● **Work item**
Transcribe each entry exactly; skip the images.

● **Record excerpts**
------------------------------
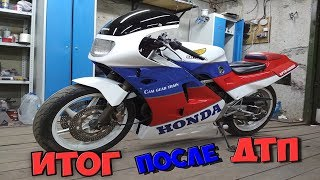 Honda VFR 400. Ремонт і покраска пластику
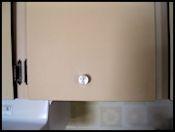 Drawer Cabinet Knobs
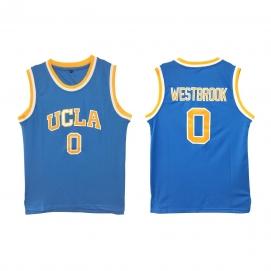 Camiseta UCLA Bruins Westbrook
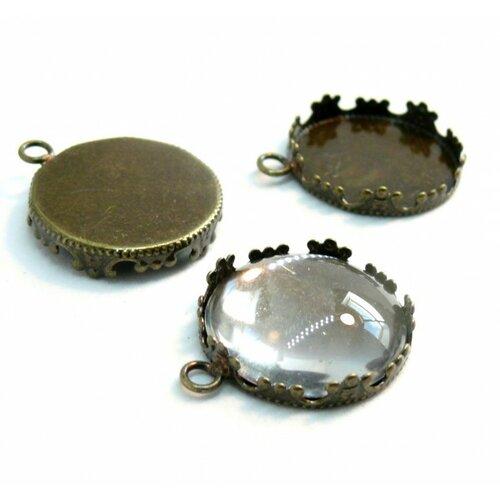Bn1134588 20 pièces pax 10 supports de pendentif couronne rond 20mm laiton couleur bronze et 10 cabochons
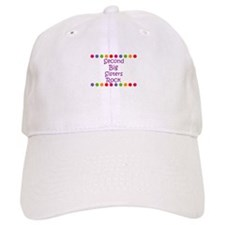 Second Big Sisters Rock Baseball Cap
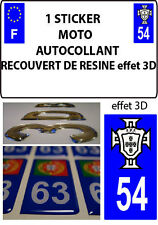 1 sticker plaque immatriculation MOTO TUNING 3D RESINE  FPF PORTUGAL DEPA 54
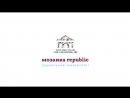 Ясли в частном детском саду Мозаика-republic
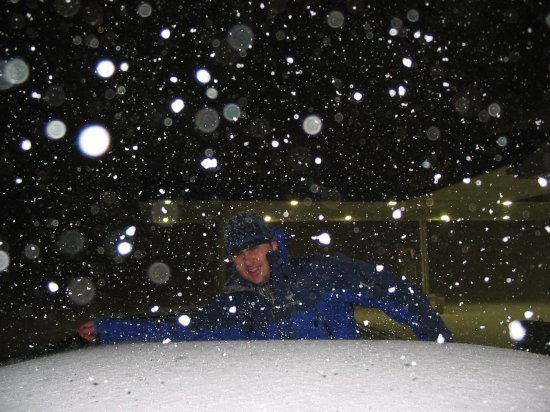Chris in snow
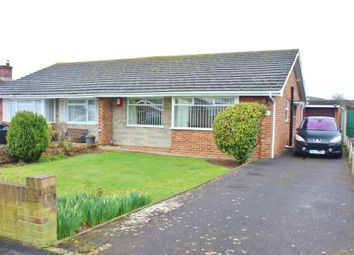 Thumbnail 2 bed semi-detached bungalow for sale in Carisbrooke Road, Gosport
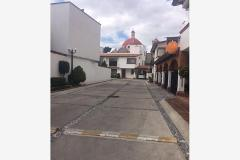 Foto de casa en renta en callejon del puente 20, calacoaya, atizapán de zaragoza, méxico, 4204084 No. 01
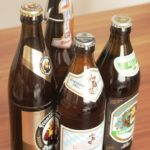 Find out the beer from Bavaria (Part 1) - breweries and restaurants
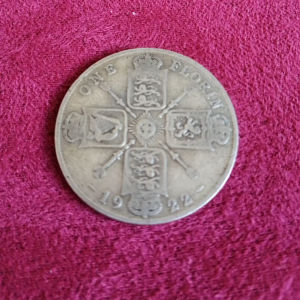 1922 George V British Florin!!!Ασημένιο νόμισμα!!!!
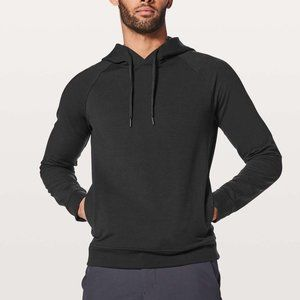 Lululemon City Sweat Pullover Hoodie Sweatshirt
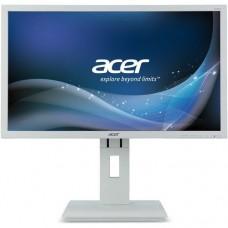 "Монитор 24"" Acer B246HL TN LED Б/У"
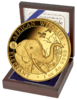 1 oz Elephant Gold Privy Dog 2018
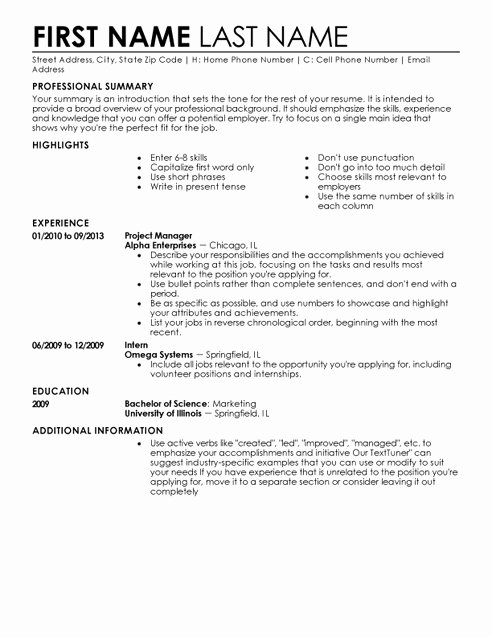 Resume Examples for Older Workers Awesome Resume Template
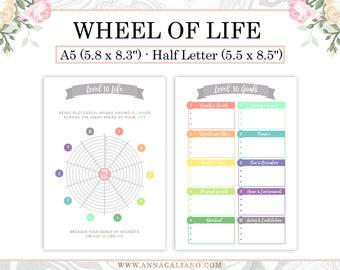 New Year Planner, Resolutions Planner, Level 10 Life Printable, Goal Planner, Bullet Journal, New Year Gift, Goal Setting, A5, Half letter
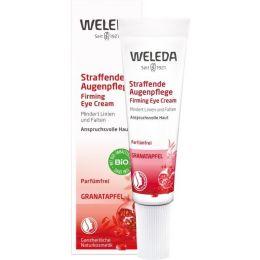 Granatapfel Straffende Augenpflege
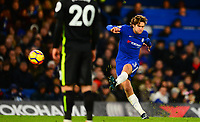 Marcos Alonso of Chelsea takes a shot on goal during the EPL - Premier League match between Chelsea and Brighton and Hove Albion at Stamford Bridge, London, England on 26 December 2017. Photo by PRiME Media Images.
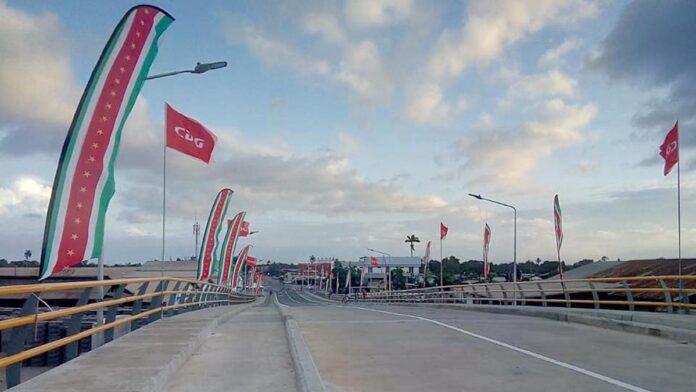 Vabi brug komend weekend afgesloten vanwege werkzaamheden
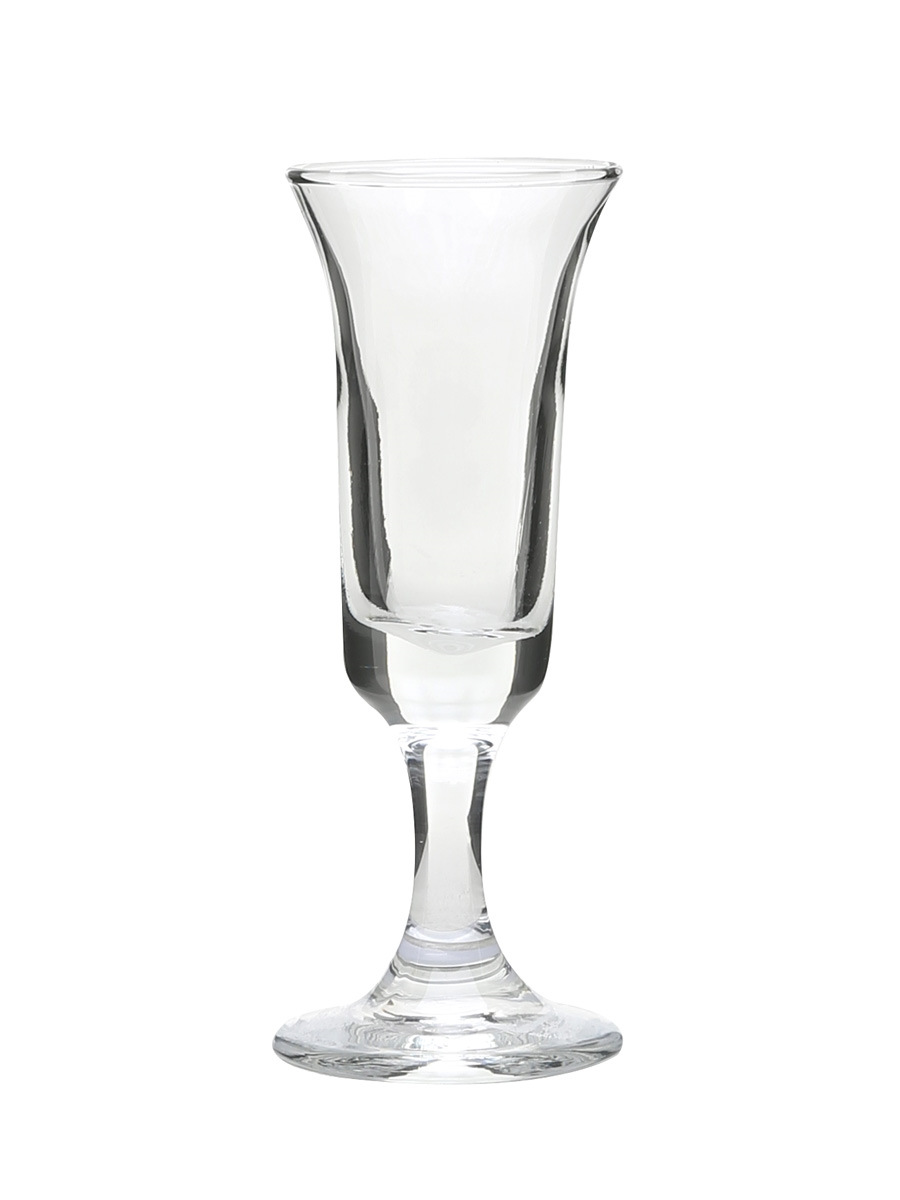 Artis embassy cordial schnapps glass the whisky - Glass art by artis ...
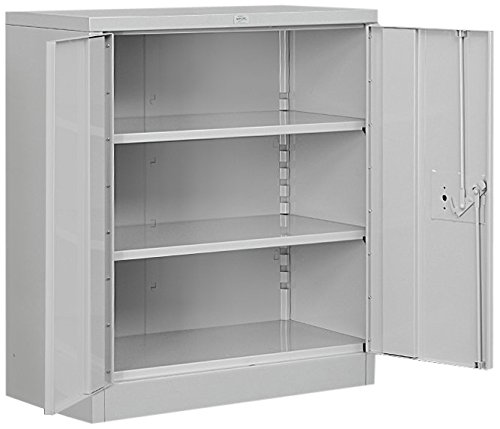 Metal Wide Cabinet - Salsbury Industries Counter Height Heavy Duty Storage Cabinet, 42-Inch by 18-Inch, Gray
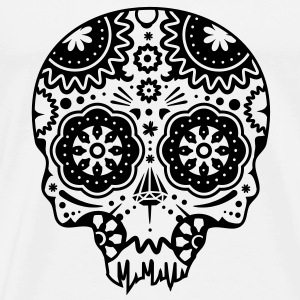 Skull with different ornaments in the style of the Mexican Sugar Skulls Hoodies & Sweatshirts - Men's Premium T-Shirt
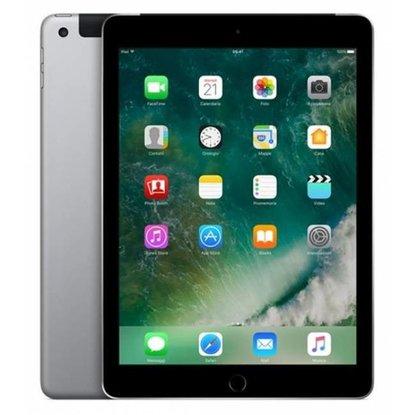 Apple iPad Air 32GB Zwart Wi-Fi + 4G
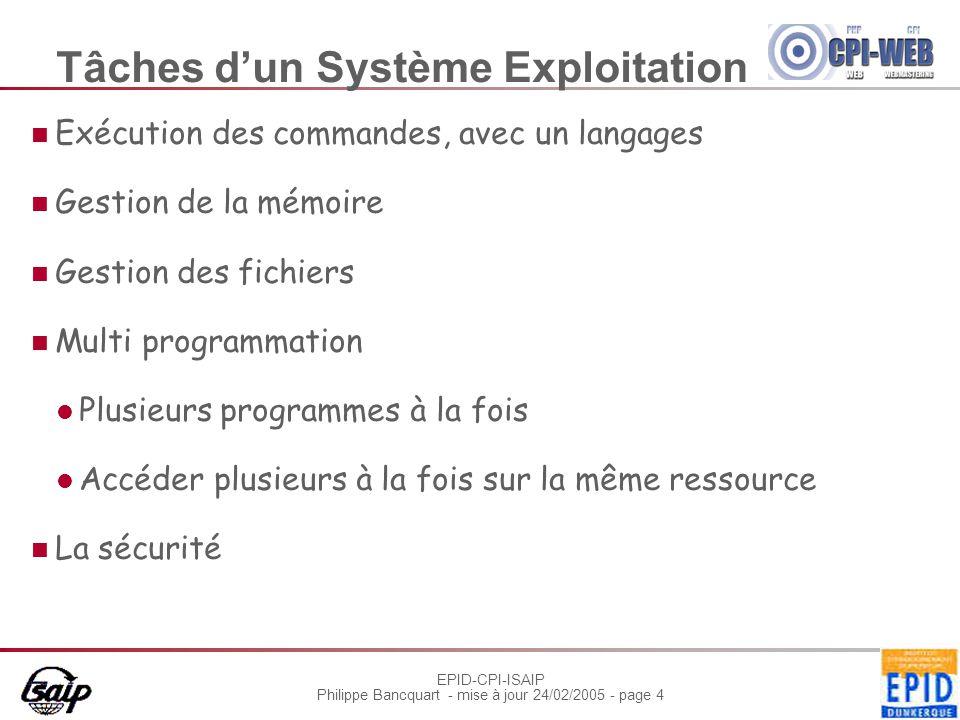 EPID-CPI-ISAIP Philippe Bancquart - mise à jour 24/02/2005 - page 4 Tâches d'un Système Exploitation Exécution des commandes, avec un langages Gestion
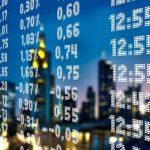 Obligacje skarbowe – oprocentowanie idzie w dół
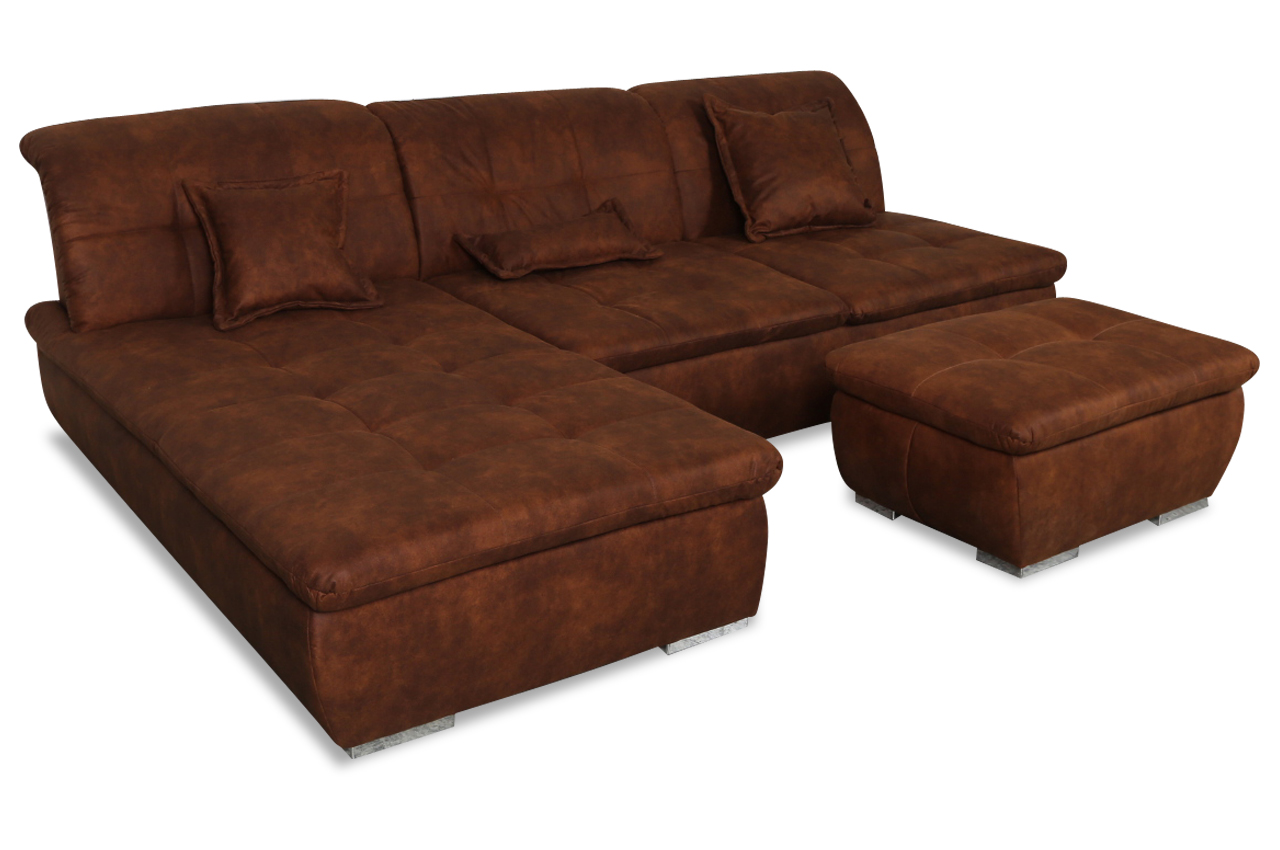 furntrade ecksofa calgarg mit hocker braun sofas zum. Black Bedroom Furniture Sets. Home Design Ideas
------------------------------
● **Result for this exercise**
 Honda VFR 400. Ремонт і покраска пластику
 Drawer Cabinet Knobs
 Camiseta UCLA Bruins Westbrook
Bn1134588 20 pièces pax 10 supports de pendentif couronne rond 20mm laiton couleur bronze et 10 cabochons
 Second Big Sisters Rock Baseball Cap
 1 sticker plaque immatriculation MOTO TUNING 3D RESINE  FPF PORTUGAL DEPA 54
 Ясли в частном детском саду Мозаика-republic
Chris in snow
 Thumbnail 2 bed semi-detached bungalow for sale in Carisbrooke Road, Gosport
 Foto de casa en renta en callejon del puente 20, calacoaya, atizapán de zaragoza, méxico, 4204084 No. 01
 Find out the beer from Bavaria (Part 1) - breweries and restaurants
 1922 George V British Florin!!!Ασημένιο νόμισμα!!!!
 Lululemon City Sweat Pullover Hoodie Sweatshirt
 "Монитор 24"" Acer B246HL TN LED Б/У"
 1 oz Elephant Gold Privy Dog 2018
 Resume Examples for Older Workers Awesome Resume Template
 New Year Planner, Resolutions Planner, Level 10 Life Printable, Goal Planner, Bullet Journal, New Year Gift, Goal Setting, A5, Half letter
 Granatapfel Straffende Augenpflege
 Marcos Alonso of Chelsea takes a shot on goal during the EPL - Premier League match between Chelsea and Brighton and Hove Albion at Stamford Bridge, London, England on 26 December 2017. Photo by PRiME Media Images.
 Vabi brug komend weekend afgesloten vanwege werkzaamheden
 Artis embassy cordial schnapps glass the whisky - Glass art by artis ...
 Metal Wide Cabinet - Salsbury Industries Counter Height Heavy Duty Storage Cabinet, 42-Inch by 18-Inch, Gray
 Skull with different ornaments in the style of the Mexican Sugar Skulls Hoodies & Sweatshirts - Men's Premium T-Shirt
 Apple iPad Air 32GB Zwart Wi-Fi + 4G
 EPID-CPI-ISAIP Philippe Bancquart - mise à jour 24/02/2005 - page 4 Tâches d'un Système Exploitation Exécution des commandes, avec un langages Gestion
 Obligacje skarbowe – oprocentowanie idzie w dół
 furntrade ecksofa calgarg mit hocker braun sofas zum. Black Bedroom Furniture Sets. Home Design Ideas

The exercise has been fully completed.